Function Description
FromChannel(ch) Create iterator from a channel (consumes until closed)
FromChannelWithContext(ctx, ch) Channel iterator with cancellation support
FromReader(r) Create iterator from io.Reader (reads lines)
FromReaderWithContext(ctx, r) Reader iterator with cancellation support
FromCSV(r) Create iterator from CSV reader (yields []string rows)
FromCSVWithContext(ctx, r) CSV iterator with cancellation support
FromCSVWithHeaders(r) CSV iterator with header support (returns CSVRow)
FromCSVWithHeadersContext(ctx, r) CSV with headers and cancellation
FromFunc(fn) Create iterator from a generator function
FromFuncWithContext(ctx, fn) Generator with cancellation support
Range(start, end) Yields integers from start to end (exclusive)
RangeStep(start, end, step) Range with custom step size
Generate(fn) Infinite iterator by repeatedly calling function
GenerateWithContext(ctx, fn) Infinite generator with cancellation

Examples:

// From channel
ch := make(chan int)
go func() {
    for i := 0; i < 10; i++ {
        ch <- i
    }
    close(ch)
}()
iter := itertools.FromChannel(ch)
result := iter.Filter(func(x int) bool { return x%2 == 0 }).Collect()

// From CSV file (lazy loading)
file, _ := os.Open("large_data.csv")
defer file.Close()
csvReader := csv.NewReader(file)
iter, headers, _ := itertools.FromCSVWithHeaders(csvReader)

// Process only what you need - doesn't load entire file!
highEarners := iter.
    Filter(func(row itertools.CSVRow) bool {
        salary, _ := strconv.Atoi(row.GetByHeader(headers, "salary"))
        return salary > 100000
    }).
    Take(100). // Only first 100 high earners
    Collect()

// From text file
file, _ := os.Open("large_file.txt")
defer file.Close()
iter := itertools.FromReader(file)
errorLines := iter.Filter(func(line string) bool {
    return strings.Contains(line, "ERROR")
}).Collect()

// Fibonacci generator
a, b := 0, 1
iter := itertools.FromFunc(func() (int, bool) {
    result := a
    a, b = b, a+b
    return result, true
})
first10 := iter.Take(10).Collect() // [0, 1, 1, 2, 3, 5, 8, 13, 21, 34]

// Range
iter := itertools.Range(0, 5)
squares := iter.Map(func(x int) int { return x * x }).Collect() // [0, 1, 4, 9, 16]
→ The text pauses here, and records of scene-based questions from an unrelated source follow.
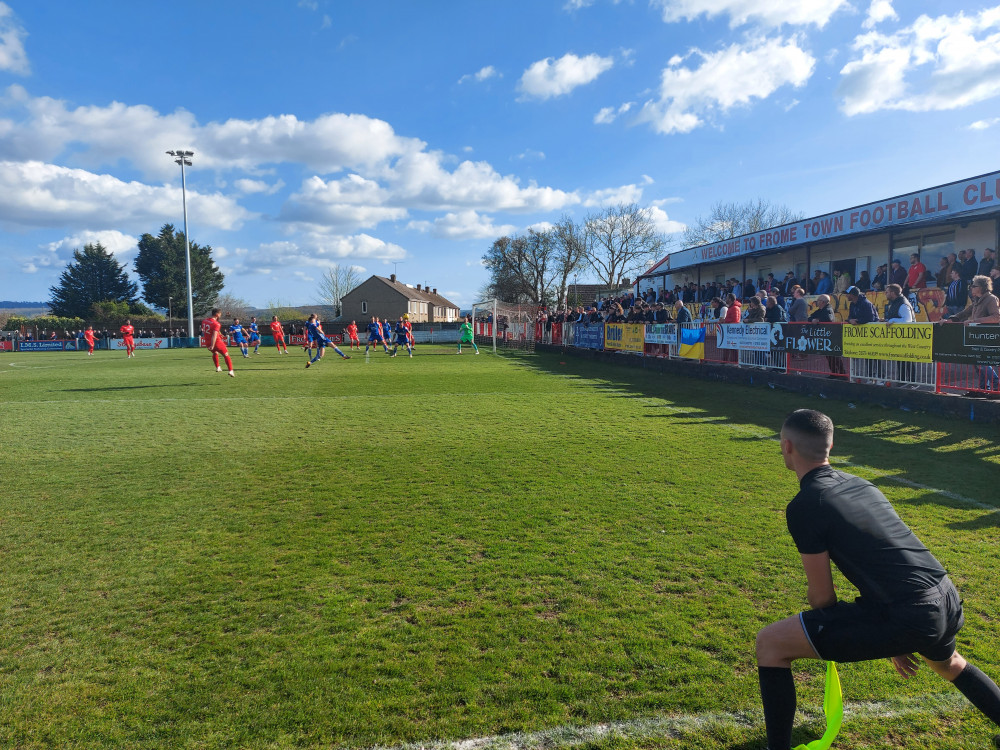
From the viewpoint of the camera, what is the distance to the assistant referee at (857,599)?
2.33 meters

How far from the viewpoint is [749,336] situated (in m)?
15.9

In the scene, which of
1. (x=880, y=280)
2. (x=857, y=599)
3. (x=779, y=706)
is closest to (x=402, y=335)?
(x=880, y=280)

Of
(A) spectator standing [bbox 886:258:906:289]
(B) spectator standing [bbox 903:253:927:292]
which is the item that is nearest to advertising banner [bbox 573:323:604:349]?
(A) spectator standing [bbox 886:258:906:289]

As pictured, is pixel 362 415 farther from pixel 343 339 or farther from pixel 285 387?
pixel 343 339

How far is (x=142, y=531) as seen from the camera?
5.42 m

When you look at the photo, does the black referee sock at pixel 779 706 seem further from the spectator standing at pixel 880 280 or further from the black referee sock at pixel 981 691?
the spectator standing at pixel 880 280

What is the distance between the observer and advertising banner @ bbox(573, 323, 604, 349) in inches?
1016

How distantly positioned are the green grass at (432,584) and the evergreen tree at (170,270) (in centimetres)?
6968

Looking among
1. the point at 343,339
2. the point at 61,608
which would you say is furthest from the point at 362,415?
the point at 343,339

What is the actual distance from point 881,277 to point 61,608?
19309 mm

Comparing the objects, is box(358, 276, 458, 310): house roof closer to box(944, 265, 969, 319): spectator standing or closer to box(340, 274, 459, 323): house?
box(340, 274, 459, 323): house

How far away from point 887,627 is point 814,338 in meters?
12.7

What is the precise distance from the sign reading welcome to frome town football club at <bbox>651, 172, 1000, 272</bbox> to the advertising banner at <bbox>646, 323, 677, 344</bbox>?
5.84 m

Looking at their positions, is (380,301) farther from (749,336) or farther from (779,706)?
(779,706)
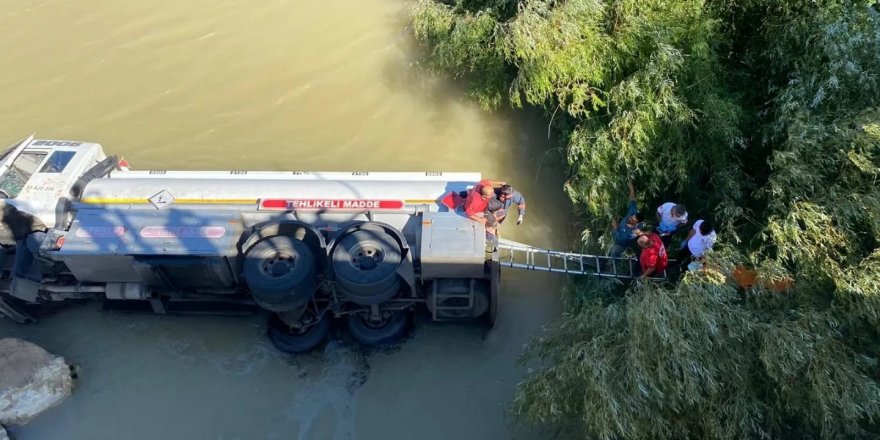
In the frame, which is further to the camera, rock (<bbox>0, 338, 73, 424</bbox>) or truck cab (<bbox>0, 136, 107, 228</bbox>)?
truck cab (<bbox>0, 136, 107, 228</bbox>)

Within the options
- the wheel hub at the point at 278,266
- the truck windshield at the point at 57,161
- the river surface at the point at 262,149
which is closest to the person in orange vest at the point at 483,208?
the river surface at the point at 262,149

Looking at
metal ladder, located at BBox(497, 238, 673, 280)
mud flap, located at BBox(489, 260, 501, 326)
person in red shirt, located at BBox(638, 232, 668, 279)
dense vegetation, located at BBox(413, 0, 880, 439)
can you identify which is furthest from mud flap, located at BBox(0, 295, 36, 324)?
person in red shirt, located at BBox(638, 232, 668, 279)

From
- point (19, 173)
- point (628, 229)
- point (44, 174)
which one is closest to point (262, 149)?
point (44, 174)

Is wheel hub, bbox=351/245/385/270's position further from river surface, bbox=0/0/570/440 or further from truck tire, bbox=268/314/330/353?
river surface, bbox=0/0/570/440

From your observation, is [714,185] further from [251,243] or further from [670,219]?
[251,243]

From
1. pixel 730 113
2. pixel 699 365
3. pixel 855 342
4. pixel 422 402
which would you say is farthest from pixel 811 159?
pixel 422 402

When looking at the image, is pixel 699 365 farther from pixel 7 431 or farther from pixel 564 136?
pixel 7 431

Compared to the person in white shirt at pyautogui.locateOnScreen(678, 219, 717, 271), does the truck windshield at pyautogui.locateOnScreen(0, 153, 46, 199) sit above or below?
above
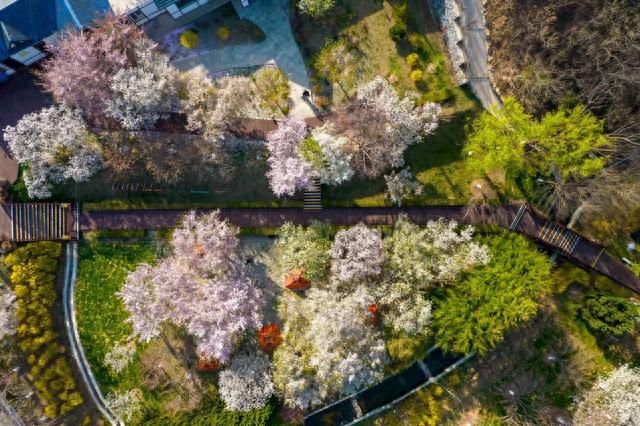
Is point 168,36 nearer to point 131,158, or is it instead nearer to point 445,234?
point 131,158

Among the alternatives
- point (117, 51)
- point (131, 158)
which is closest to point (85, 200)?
point (131, 158)

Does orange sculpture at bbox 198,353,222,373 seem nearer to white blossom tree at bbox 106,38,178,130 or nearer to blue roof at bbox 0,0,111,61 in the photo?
white blossom tree at bbox 106,38,178,130

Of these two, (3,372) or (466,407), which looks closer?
(3,372)

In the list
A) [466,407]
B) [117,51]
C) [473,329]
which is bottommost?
[466,407]

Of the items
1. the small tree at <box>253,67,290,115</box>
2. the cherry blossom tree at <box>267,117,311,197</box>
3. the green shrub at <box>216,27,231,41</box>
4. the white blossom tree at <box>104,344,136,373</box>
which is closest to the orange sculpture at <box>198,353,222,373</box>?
the white blossom tree at <box>104,344,136,373</box>

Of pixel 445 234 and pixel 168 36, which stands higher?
pixel 168 36

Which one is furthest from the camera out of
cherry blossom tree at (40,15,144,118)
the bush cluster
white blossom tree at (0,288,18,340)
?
the bush cluster
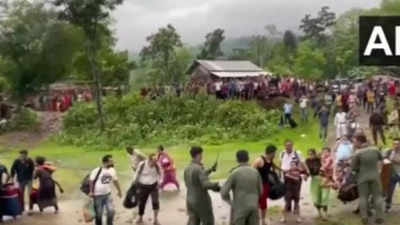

// With context (cancellable)
ctx, cancel := context.WithTimeout(context.Background(), 5*time.Second)
defer cancel()
iter := itertools.FromChannelWithContext(ctx, ch)
result := iter.Collect() // Stops after 5 seconds or when channel closes

Iterator Methods

These methods modify or operate on the elements of an iterator.

Method Description
Next() Advances the iterator to the next element.
Current() Returns the current element.
Collect() Collects all elements into a slice.
Each(f func(V)) Applies f to each element.
Filter(f func(V) bool) Yields only elements that satisfy the predicate f.
Map(f func(V) V) Transforms each element using f.
Reverse() Iterates over elements in reverse order.
Take(n int) Takes the first n elements.
Drop(n int) Skips the first n elements.
TakeWhile(f func(V) bool) Yields elements while the predicate f is true.
DropWhile(f func(V) bool) Drops elements while the predicate f is true.
Count() Counts the total number of elements.
First() Returns the first element (panics if empty).
Last() Returns the last element (panics if empty).
Nth(n int) Returns the nth element (panics if not enough elements).
FirstOr(default V) Returns the first element or default if empty.
LastOr(default V) Returns the last element or default if empty.
NthOr(n int, default V) Returns the nth element or default if not found.
Sort(less func(a, b V) bool) Sorts elements according to less.
Min(less func(a, b V) bool) Returns the minimum element.
Max(less func(a, b V) bool) Returns the maximum element.
Any(f func(V) bool) Returns true if any element satisfies f.
All(f func(V) bool) Returns true if all elements satisfy f.
Find(f func(V) bool) Returns the first element that satisfies f.
Index(f func(V) bool) Returns the index of the first element that satisfies f.
LastIndex(f func(V) bool) Returns the index of the last element that satisfies f.
IsSorted(less func(a, b V) bool) Returns true if the elements are sorted.
Replace(f func(V) bool, replacement V) Replaces elements that satisfy f.
Compact() Removes nil/zero-value elements.
Union(other *Iterator, keyFunc func(V) any) Merges two iterators without duplicates.
Difference(other *Iterator, keyFunc func(V) any) Difference of two iterators.
Intersection(other *Iterator, keyFunc func(V) any) Intersection of two iterators.

Utility Functions

Function Description
Zip(it1, it2) Zips two iterators together.
Zip2(it1, it2, fill) Zips two iterators, filling extra elements with fill.
Fold(it, transform, initial) Reduces the elements using transform.
Sum(it, transform, zero) Sums the elements.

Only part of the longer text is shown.